Posted: June 20th, 2011, 2:16 pm
by charliechaplinfan
I think the theatre was her home, she never really considered movies at first, they sought her out, In Which We Serve was her first, then Lean used her again in This Happy Breed and again in Brief Encounter. I don't think she liked herself on screen, Lean asked her to do these three movies not the other way around. She lived fairly close to London and starred regularly in the theatre ad later in in television. She was a homebody who stayed close to her children who varied in ages and also durig the war she got immersed in war work and running the farm. The book is really unlike others I have read, although written by her daughter it's not a glossed over picture of her. She comes across not quite like Laura Jesson but possessed the stiff upper lip and buckle down and get on with it mentality.
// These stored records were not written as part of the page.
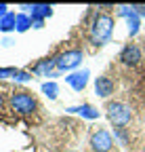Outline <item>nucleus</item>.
Masks as SVG:
<instances>
[{"label": "nucleus", "mask_w": 145, "mask_h": 152, "mask_svg": "<svg viewBox=\"0 0 145 152\" xmlns=\"http://www.w3.org/2000/svg\"><path fill=\"white\" fill-rule=\"evenodd\" d=\"M15 74H17L15 68H0V78H6V76H13L15 78Z\"/></svg>", "instance_id": "17"}, {"label": "nucleus", "mask_w": 145, "mask_h": 152, "mask_svg": "<svg viewBox=\"0 0 145 152\" xmlns=\"http://www.w3.org/2000/svg\"><path fill=\"white\" fill-rule=\"evenodd\" d=\"M120 61L124 66H137L141 61V49L137 45H126L120 51Z\"/></svg>", "instance_id": "6"}, {"label": "nucleus", "mask_w": 145, "mask_h": 152, "mask_svg": "<svg viewBox=\"0 0 145 152\" xmlns=\"http://www.w3.org/2000/svg\"><path fill=\"white\" fill-rule=\"evenodd\" d=\"M11 45H13L11 38H4V40H2V47H11Z\"/></svg>", "instance_id": "21"}, {"label": "nucleus", "mask_w": 145, "mask_h": 152, "mask_svg": "<svg viewBox=\"0 0 145 152\" xmlns=\"http://www.w3.org/2000/svg\"><path fill=\"white\" fill-rule=\"evenodd\" d=\"M84 59V53L80 49H69V51H63L55 57V66H57V72H69L82 64Z\"/></svg>", "instance_id": "4"}, {"label": "nucleus", "mask_w": 145, "mask_h": 152, "mask_svg": "<svg viewBox=\"0 0 145 152\" xmlns=\"http://www.w3.org/2000/svg\"><path fill=\"white\" fill-rule=\"evenodd\" d=\"M42 93L46 95L48 99H57V95H59V85L55 83V80H46V83H42Z\"/></svg>", "instance_id": "15"}, {"label": "nucleus", "mask_w": 145, "mask_h": 152, "mask_svg": "<svg viewBox=\"0 0 145 152\" xmlns=\"http://www.w3.org/2000/svg\"><path fill=\"white\" fill-rule=\"evenodd\" d=\"M15 80H17V83H27V80H32V72L17 70V74H15Z\"/></svg>", "instance_id": "16"}, {"label": "nucleus", "mask_w": 145, "mask_h": 152, "mask_svg": "<svg viewBox=\"0 0 145 152\" xmlns=\"http://www.w3.org/2000/svg\"><path fill=\"white\" fill-rule=\"evenodd\" d=\"M67 112H69V114H80L82 118H88V121H95V118H99V110H97V108H93L90 104L71 106V108H67Z\"/></svg>", "instance_id": "11"}, {"label": "nucleus", "mask_w": 145, "mask_h": 152, "mask_svg": "<svg viewBox=\"0 0 145 152\" xmlns=\"http://www.w3.org/2000/svg\"><path fill=\"white\" fill-rule=\"evenodd\" d=\"M105 110H107V118H110V123L116 129H124L126 125L131 123V118H133L131 108L126 104H122V102H110Z\"/></svg>", "instance_id": "2"}, {"label": "nucleus", "mask_w": 145, "mask_h": 152, "mask_svg": "<svg viewBox=\"0 0 145 152\" xmlns=\"http://www.w3.org/2000/svg\"><path fill=\"white\" fill-rule=\"evenodd\" d=\"M88 144H90V148L95 152H110L114 148V137H112V133L107 129H99V131H95L93 135H90Z\"/></svg>", "instance_id": "5"}, {"label": "nucleus", "mask_w": 145, "mask_h": 152, "mask_svg": "<svg viewBox=\"0 0 145 152\" xmlns=\"http://www.w3.org/2000/svg\"><path fill=\"white\" fill-rule=\"evenodd\" d=\"M114 34V17L110 13H97L90 23V42L95 47H103L110 42Z\"/></svg>", "instance_id": "1"}, {"label": "nucleus", "mask_w": 145, "mask_h": 152, "mask_svg": "<svg viewBox=\"0 0 145 152\" xmlns=\"http://www.w3.org/2000/svg\"><path fill=\"white\" fill-rule=\"evenodd\" d=\"M88 76H90V72L88 70H82V72H71L69 76H65V83L74 89V91H84V87L88 85Z\"/></svg>", "instance_id": "7"}, {"label": "nucleus", "mask_w": 145, "mask_h": 152, "mask_svg": "<svg viewBox=\"0 0 145 152\" xmlns=\"http://www.w3.org/2000/svg\"><path fill=\"white\" fill-rule=\"evenodd\" d=\"M114 89H116V85H114V80L110 76H99L95 80V91H97L99 97H110L114 93Z\"/></svg>", "instance_id": "10"}, {"label": "nucleus", "mask_w": 145, "mask_h": 152, "mask_svg": "<svg viewBox=\"0 0 145 152\" xmlns=\"http://www.w3.org/2000/svg\"><path fill=\"white\" fill-rule=\"evenodd\" d=\"M6 13H9V7H6V4H0V19H2Z\"/></svg>", "instance_id": "20"}, {"label": "nucleus", "mask_w": 145, "mask_h": 152, "mask_svg": "<svg viewBox=\"0 0 145 152\" xmlns=\"http://www.w3.org/2000/svg\"><path fill=\"white\" fill-rule=\"evenodd\" d=\"M11 108L17 114H32L38 108V102H36V97L27 91H15L11 95Z\"/></svg>", "instance_id": "3"}, {"label": "nucleus", "mask_w": 145, "mask_h": 152, "mask_svg": "<svg viewBox=\"0 0 145 152\" xmlns=\"http://www.w3.org/2000/svg\"><path fill=\"white\" fill-rule=\"evenodd\" d=\"M32 28V17L27 15V13H19V15H17V23H15V30L17 32H27Z\"/></svg>", "instance_id": "14"}, {"label": "nucleus", "mask_w": 145, "mask_h": 152, "mask_svg": "<svg viewBox=\"0 0 145 152\" xmlns=\"http://www.w3.org/2000/svg\"><path fill=\"white\" fill-rule=\"evenodd\" d=\"M53 70H57V66H55V57H50V59H42V61H38V64L32 68V72L38 74V76H53V74H55Z\"/></svg>", "instance_id": "12"}, {"label": "nucleus", "mask_w": 145, "mask_h": 152, "mask_svg": "<svg viewBox=\"0 0 145 152\" xmlns=\"http://www.w3.org/2000/svg\"><path fill=\"white\" fill-rule=\"evenodd\" d=\"M120 17H124L126 21H128V34L131 36H135L137 32H139V26H141V21H139V15L133 11V7H120V13H118Z\"/></svg>", "instance_id": "8"}, {"label": "nucleus", "mask_w": 145, "mask_h": 152, "mask_svg": "<svg viewBox=\"0 0 145 152\" xmlns=\"http://www.w3.org/2000/svg\"><path fill=\"white\" fill-rule=\"evenodd\" d=\"M133 11H135L139 17H143V15H145V4H133Z\"/></svg>", "instance_id": "19"}, {"label": "nucleus", "mask_w": 145, "mask_h": 152, "mask_svg": "<svg viewBox=\"0 0 145 152\" xmlns=\"http://www.w3.org/2000/svg\"><path fill=\"white\" fill-rule=\"evenodd\" d=\"M21 9H25L32 19H42V21L53 15V7L50 4H23Z\"/></svg>", "instance_id": "9"}, {"label": "nucleus", "mask_w": 145, "mask_h": 152, "mask_svg": "<svg viewBox=\"0 0 145 152\" xmlns=\"http://www.w3.org/2000/svg\"><path fill=\"white\" fill-rule=\"evenodd\" d=\"M116 137H118L122 144H128V137H126V133H124L122 129H116Z\"/></svg>", "instance_id": "18"}, {"label": "nucleus", "mask_w": 145, "mask_h": 152, "mask_svg": "<svg viewBox=\"0 0 145 152\" xmlns=\"http://www.w3.org/2000/svg\"><path fill=\"white\" fill-rule=\"evenodd\" d=\"M15 23H17V15L9 11L2 19H0V32H13L15 30Z\"/></svg>", "instance_id": "13"}, {"label": "nucleus", "mask_w": 145, "mask_h": 152, "mask_svg": "<svg viewBox=\"0 0 145 152\" xmlns=\"http://www.w3.org/2000/svg\"><path fill=\"white\" fill-rule=\"evenodd\" d=\"M0 102H2V93H0Z\"/></svg>", "instance_id": "22"}]
</instances>
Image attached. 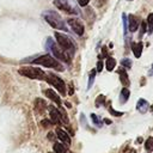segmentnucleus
Returning <instances> with one entry per match:
<instances>
[{
    "label": "nucleus",
    "instance_id": "39448f33",
    "mask_svg": "<svg viewBox=\"0 0 153 153\" xmlns=\"http://www.w3.org/2000/svg\"><path fill=\"white\" fill-rule=\"evenodd\" d=\"M55 39L62 50H65L69 56H73V54L75 51V47H74L72 39L67 35L61 33V32H55Z\"/></svg>",
    "mask_w": 153,
    "mask_h": 153
},
{
    "label": "nucleus",
    "instance_id": "f8f14e48",
    "mask_svg": "<svg viewBox=\"0 0 153 153\" xmlns=\"http://www.w3.org/2000/svg\"><path fill=\"white\" fill-rule=\"evenodd\" d=\"M128 27H129L130 32H135L137 30V27H139V19L134 14H129L128 16Z\"/></svg>",
    "mask_w": 153,
    "mask_h": 153
},
{
    "label": "nucleus",
    "instance_id": "20e7f679",
    "mask_svg": "<svg viewBox=\"0 0 153 153\" xmlns=\"http://www.w3.org/2000/svg\"><path fill=\"white\" fill-rule=\"evenodd\" d=\"M18 73L23 76H26L29 79H35V80H47L48 74L43 72L38 67H32V66H25L18 69Z\"/></svg>",
    "mask_w": 153,
    "mask_h": 153
},
{
    "label": "nucleus",
    "instance_id": "f257e3e1",
    "mask_svg": "<svg viewBox=\"0 0 153 153\" xmlns=\"http://www.w3.org/2000/svg\"><path fill=\"white\" fill-rule=\"evenodd\" d=\"M42 16H43L44 20H45L51 27H54V29H56V30H62V31H67V32H68V27L66 26L65 20L61 18L60 14H57V12L51 11V10H48V11H44Z\"/></svg>",
    "mask_w": 153,
    "mask_h": 153
},
{
    "label": "nucleus",
    "instance_id": "a211bd4d",
    "mask_svg": "<svg viewBox=\"0 0 153 153\" xmlns=\"http://www.w3.org/2000/svg\"><path fill=\"white\" fill-rule=\"evenodd\" d=\"M129 96H130V92H129V90H128L127 87H123V88H122V91H121V94H120L121 102H122V103H126V102L128 100Z\"/></svg>",
    "mask_w": 153,
    "mask_h": 153
},
{
    "label": "nucleus",
    "instance_id": "423d86ee",
    "mask_svg": "<svg viewBox=\"0 0 153 153\" xmlns=\"http://www.w3.org/2000/svg\"><path fill=\"white\" fill-rule=\"evenodd\" d=\"M54 5L59 10H61L68 14H73V16L80 14V11H79L76 4L73 0H54Z\"/></svg>",
    "mask_w": 153,
    "mask_h": 153
},
{
    "label": "nucleus",
    "instance_id": "6e6552de",
    "mask_svg": "<svg viewBox=\"0 0 153 153\" xmlns=\"http://www.w3.org/2000/svg\"><path fill=\"white\" fill-rule=\"evenodd\" d=\"M67 23H68L69 27L73 30L74 33H76L78 36H82V35H84L85 29H84L82 23H81L79 19H76V18H68V19H67Z\"/></svg>",
    "mask_w": 153,
    "mask_h": 153
},
{
    "label": "nucleus",
    "instance_id": "c9c22d12",
    "mask_svg": "<svg viewBox=\"0 0 153 153\" xmlns=\"http://www.w3.org/2000/svg\"><path fill=\"white\" fill-rule=\"evenodd\" d=\"M129 1H133V0H129Z\"/></svg>",
    "mask_w": 153,
    "mask_h": 153
},
{
    "label": "nucleus",
    "instance_id": "4c0bfd02",
    "mask_svg": "<svg viewBox=\"0 0 153 153\" xmlns=\"http://www.w3.org/2000/svg\"><path fill=\"white\" fill-rule=\"evenodd\" d=\"M152 109H153V108H152Z\"/></svg>",
    "mask_w": 153,
    "mask_h": 153
},
{
    "label": "nucleus",
    "instance_id": "412c9836",
    "mask_svg": "<svg viewBox=\"0 0 153 153\" xmlns=\"http://www.w3.org/2000/svg\"><path fill=\"white\" fill-rule=\"evenodd\" d=\"M96 73H97V69H92V71H91V73H90V78H88L87 88H91V86L93 85V82H94V76H96Z\"/></svg>",
    "mask_w": 153,
    "mask_h": 153
},
{
    "label": "nucleus",
    "instance_id": "9b49d317",
    "mask_svg": "<svg viewBox=\"0 0 153 153\" xmlns=\"http://www.w3.org/2000/svg\"><path fill=\"white\" fill-rule=\"evenodd\" d=\"M55 134L57 135V139H60L62 143H65L66 146H71V136L65 130H62L61 128H57L55 130Z\"/></svg>",
    "mask_w": 153,
    "mask_h": 153
},
{
    "label": "nucleus",
    "instance_id": "72a5a7b5",
    "mask_svg": "<svg viewBox=\"0 0 153 153\" xmlns=\"http://www.w3.org/2000/svg\"><path fill=\"white\" fill-rule=\"evenodd\" d=\"M148 75H149V76H153V63H152V67H151V69H149V72H148Z\"/></svg>",
    "mask_w": 153,
    "mask_h": 153
},
{
    "label": "nucleus",
    "instance_id": "f3484780",
    "mask_svg": "<svg viewBox=\"0 0 153 153\" xmlns=\"http://www.w3.org/2000/svg\"><path fill=\"white\" fill-rule=\"evenodd\" d=\"M116 66V60L114 57H106V61H105V67L109 72H111Z\"/></svg>",
    "mask_w": 153,
    "mask_h": 153
},
{
    "label": "nucleus",
    "instance_id": "f704fd0d",
    "mask_svg": "<svg viewBox=\"0 0 153 153\" xmlns=\"http://www.w3.org/2000/svg\"><path fill=\"white\" fill-rule=\"evenodd\" d=\"M136 142H137V143H140V142H142V140H141V137H139V139L136 140Z\"/></svg>",
    "mask_w": 153,
    "mask_h": 153
},
{
    "label": "nucleus",
    "instance_id": "aec40b11",
    "mask_svg": "<svg viewBox=\"0 0 153 153\" xmlns=\"http://www.w3.org/2000/svg\"><path fill=\"white\" fill-rule=\"evenodd\" d=\"M147 31L148 33L153 32V13H149L147 17Z\"/></svg>",
    "mask_w": 153,
    "mask_h": 153
},
{
    "label": "nucleus",
    "instance_id": "a878e982",
    "mask_svg": "<svg viewBox=\"0 0 153 153\" xmlns=\"http://www.w3.org/2000/svg\"><path fill=\"white\" fill-rule=\"evenodd\" d=\"M146 27H147V23L142 22V23H141V31H140V35H139V37H140V38L145 35V32H146Z\"/></svg>",
    "mask_w": 153,
    "mask_h": 153
},
{
    "label": "nucleus",
    "instance_id": "5701e85b",
    "mask_svg": "<svg viewBox=\"0 0 153 153\" xmlns=\"http://www.w3.org/2000/svg\"><path fill=\"white\" fill-rule=\"evenodd\" d=\"M91 118H92V122L97 126V127H102V121L99 120V117L94 114H91Z\"/></svg>",
    "mask_w": 153,
    "mask_h": 153
},
{
    "label": "nucleus",
    "instance_id": "4be33fe9",
    "mask_svg": "<svg viewBox=\"0 0 153 153\" xmlns=\"http://www.w3.org/2000/svg\"><path fill=\"white\" fill-rule=\"evenodd\" d=\"M145 147H146L147 151H153V137H152V136H149V137L146 140Z\"/></svg>",
    "mask_w": 153,
    "mask_h": 153
},
{
    "label": "nucleus",
    "instance_id": "f03ea898",
    "mask_svg": "<svg viewBox=\"0 0 153 153\" xmlns=\"http://www.w3.org/2000/svg\"><path fill=\"white\" fill-rule=\"evenodd\" d=\"M45 50L51 53L56 57V60H59V61H63V62H69L71 61V56L65 50H62L59 47V44H56L54 42V39L51 37H48L45 39Z\"/></svg>",
    "mask_w": 153,
    "mask_h": 153
},
{
    "label": "nucleus",
    "instance_id": "7ed1b4c3",
    "mask_svg": "<svg viewBox=\"0 0 153 153\" xmlns=\"http://www.w3.org/2000/svg\"><path fill=\"white\" fill-rule=\"evenodd\" d=\"M31 63L39 65V66H43V67H47V68H54V69L60 71V72H62L65 69L63 66L56 59H54L53 56H50L49 54H44V55H41V56L33 59L31 61Z\"/></svg>",
    "mask_w": 153,
    "mask_h": 153
},
{
    "label": "nucleus",
    "instance_id": "1a4fd4ad",
    "mask_svg": "<svg viewBox=\"0 0 153 153\" xmlns=\"http://www.w3.org/2000/svg\"><path fill=\"white\" fill-rule=\"evenodd\" d=\"M43 93H44V96H45L49 100H51V102H54L55 104H57V106L61 105V98H60V96H59L54 90L47 88V90L43 91Z\"/></svg>",
    "mask_w": 153,
    "mask_h": 153
},
{
    "label": "nucleus",
    "instance_id": "2f4dec72",
    "mask_svg": "<svg viewBox=\"0 0 153 153\" xmlns=\"http://www.w3.org/2000/svg\"><path fill=\"white\" fill-rule=\"evenodd\" d=\"M47 137H48V140H50V141H54V140H55V137H54V134H53V133H49Z\"/></svg>",
    "mask_w": 153,
    "mask_h": 153
},
{
    "label": "nucleus",
    "instance_id": "dca6fc26",
    "mask_svg": "<svg viewBox=\"0 0 153 153\" xmlns=\"http://www.w3.org/2000/svg\"><path fill=\"white\" fill-rule=\"evenodd\" d=\"M142 49H143V45L141 42H137V43H131V50L134 53V56L135 57H140L141 54H142Z\"/></svg>",
    "mask_w": 153,
    "mask_h": 153
},
{
    "label": "nucleus",
    "instance_id": "b1692460",
    "mask_svg": "<svg viewBox=\"0 0 153 153\" xmlns=\"http://www.w3.org/2000/svg\"><path fill=\"white\" fill-rule=\"evenodd\" d=\"M121 65L126 68H130L131 67V60L130 59H122L121 60Z\"/></svg>",
    "mask_w": 153,
    "mask_h": 153
},
{
    "label": "nucleus",
    "instance_id": "e433bc0d",
    "mask_svg": "<svg viewBox=\"0 0 153 153\" xmlns=\"http://www.w3.org/2000/svg\"><path fill=\"white\" fill-rule=\"evenodd\" d=\"M69 153H73V152H69Z\"/></svg>",
    "mask_w": 153,
    "mask_h": 153
},
{
    "label": "nucleus",
    "instance_id": "393cba45",
    "mask_svg": "<svg viewBox=\"0 0 153 153\" xmlns=\"http://www.w3.org/2000/svg\"><path fill=\"white\" fill-rule=\"evenodd\" d=\"M104 103H105V97H104L103 94L98 96L97 99H96V106H100V105H103Z\"/></svg>",
    "mask_w": 153,
    "mask_h": 153
},
{
    "label": "nucleus",
    "instance_id": "6ab92c4d",
    "mask_svg": "<svg viewBox=\"0 0 153 153\" xmlns=\"http://www.w3.org/2000/svg\"><path fill=\"white\" fill-rule=\"evenodd\" d=\"M67 148L60 142H54V153H66Z\"/></svg>",
    "mask_w": 153,
    "mask_h": 153
},
{
    "label": "nucleus",
    "instance_id": "ddd939ff",
    "mask_svg": "<svg viewBox=\"0 0 153 153\" xmlns=\"http://www.w3.org/2000/svg\"><path fill=\"white\" fill-rule=\"evenodd\" d=\"M47 108H48V105H47L45 100H43L42 98H36L35 99V110H36V112L42 114V112L45 111Z\"/></svg>",
    "mask_w": 153,
    "mask_h": 153
},
{
    "label": "nucleus",
    "instance_id": "c756f323",
    "mask_svg": "<svg viewBox=\"0 0 153 153\" xmlns=\"http://www.w3.org/2000/svg\"><path fill=\"white\" fill-rule=\"evenodd\" d=\"M102 69H103V61H100V60H99V61L97 62V72H98V73H100V72H102Z\"/></svg>",
    "mask_w": 153,
    "mask_h": 153
},
{
    "label": "nucleus",
    "instance_id": "bb28decb",
    "mask_svg": "<svg viewBox=\"0 0 153 153\" xmlns=\"http://www.w3.org/2000/svg\"><path fill=\"white\" fill-rule=\"evenodd\" d=\"M122 19H123V27H124V35H127V27H128V23H127V17L126 14L122 16Z\"/></svg>",
    "mask_w": 153,
    "mask_h": 153
},
{
    "label": "nucleus",
    "instance_id": "2eb2a0df",
    "mask_svg": "<svg viewBox=\"0 0 153 153\" xmlns=\"http://www.w3.org/2000/svg\"><path fill=\"white\" fill-rule=\"evenodd\" d=\"M117 73H118V75H120V81L122 82V85H123L124 87H127V86L129 85L128 73H127L126 69H123V68H120V69L117 71Z\"/></svg>",
    "mask_w": 153,
    "mask_h": 153
},
{
    "label": "nucleus",
    "instance_id": "c85d7f7f",
    "mask_svg": "<svg viewBox=\"0 0 153 153\" xmlns=\"http://www.w3.org/2000/svg\"><path fill=\"white\" fill-rule=\"evenodd\" d=\"M76 1H78V5L81 6V7H85V6L88 5V2H90V0H76Z\"/></svg>",
    "mask_w": 153,
    "mask_h": 153
},
{
    "label": "nucleus",
    "instance_id": "4468645a",
    "mask_svg": "<svg viewBox=\"0 0 153 153\" xmlns=\"http://www.w3.org/2000/svg\"><path fill=\"white\" fill-rule=\"evenodd\" d=\"M148 108H149V104H148V102H147L146 99L140 98V99L137 100V103H136V109H137V111H140L141 114H145V112L148 110Z\"/></svg>",
    "mask_w": 153,
    "mask_h": 153
},
{
    "label": "nucleus",
    "instance_id": "9d476101",
    "mask_svg": "<svg viewBox=\"0 0 153 153\" xmlns=\"http://www.w3.org/2000/svg\"><path fill=\"white\" fill-rule=\"evenodd\" d=\"M49 115H50V120H51V123L54 124H57L62 121V112H60L55 106H49Z\"/></svg>",
    "mask_w": 153,
    "mask_h": 153
},
{
    "label": "nucleus",
    "instance_id": "cd10ccee",
    "mask_svg": "<svg viewBox=\"0 0 153 153\" xmlns=\"http://www.w3.org/2000/svg\"><path fill=\"white\" fill-rule=\"evenodd\" d=\"M109 112L111 114V115H114V116H122L123 115V112H118V111H115L111 106H109Z\"/></svg>",
    "mask_w": 153,
    "mask_h": 153
},
{
    "label": "nucleus",
    "instance_id": "7c9ffc66",
    "mask_svg": "<svg viewBox=\"0 0 153 153\" xmlns=\"http://www.w3.org/2000/svg\"><path fill=\"white\" fill-rule=\"evenodd\" d=\"M41 124H42V126H43L44 128H48V127L50 126V122H49V121H48V120L45 118V120H43V121L41 122Z\"/></svg>",
    "mask_w": 153,
    "mask_h": 153
},
{
    "label": "nucleus",
    "instance_id": "0eeeda50",
    "mask_svg": "<svg viewBox=\"0 0 153 153\" xmlns=\"http://www.w3.org/2000/svg\"><path fill=\"white\" fill-rule=\"evenodd\" d=\"M45 81L49 82L51 86H54V88H56L62 96L66 94V85H65V81H63L60 76H57L56 74H54V73H49L48 76H47V80H45Z\"/></svg>",
    "mask_w": 153,
    "mask_h": 153
},
{
    "label": "nucleus",
    "instance_id": "473e14b6",
    "mask_svg": "<svg viewBox=\"0 0 153 153\" xmlns=\"http://www.w3.org/2000/svg\"><path fill=\"white\" fill-rule=\"evenodd\" d=\"M102 51H103V56H106L108 55V53H106V47H103V49H102Z\"/></svg>",
    "mask_w": 153,
    "mask_h": 153
}]
</instances>
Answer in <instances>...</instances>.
Course you can call me Alison :wink:

Re: Celia Johnson, a great Dame

Posted: July 31st, 2011, 3:41 pm
by RedRiver
This is like falling in love with somebody you hardly know. I may have seen Ms. Johnson in three movies. But she's so good I can't take my eyes off her. She climbs inside a characer and brings it to life, the way only the very best actors do.

THIS HAPPY BREED, IN WHICH WE SERVE, BRIEF ENCOUNTER. That's just about the extent of my familiarity with this fine artist. It's enough.

Re: Celia Johnson, a great Dame

Posted: July 31st, 2011, 3:49 pm
by feaito
Another absolutely recommended film, in which she stars opposite Alec Guinness and Yvonne De Carlo, is "The Captain's Paradise", an excellent & offbeat comedy, which I enjoyed recently thanks to Moira's recommendation.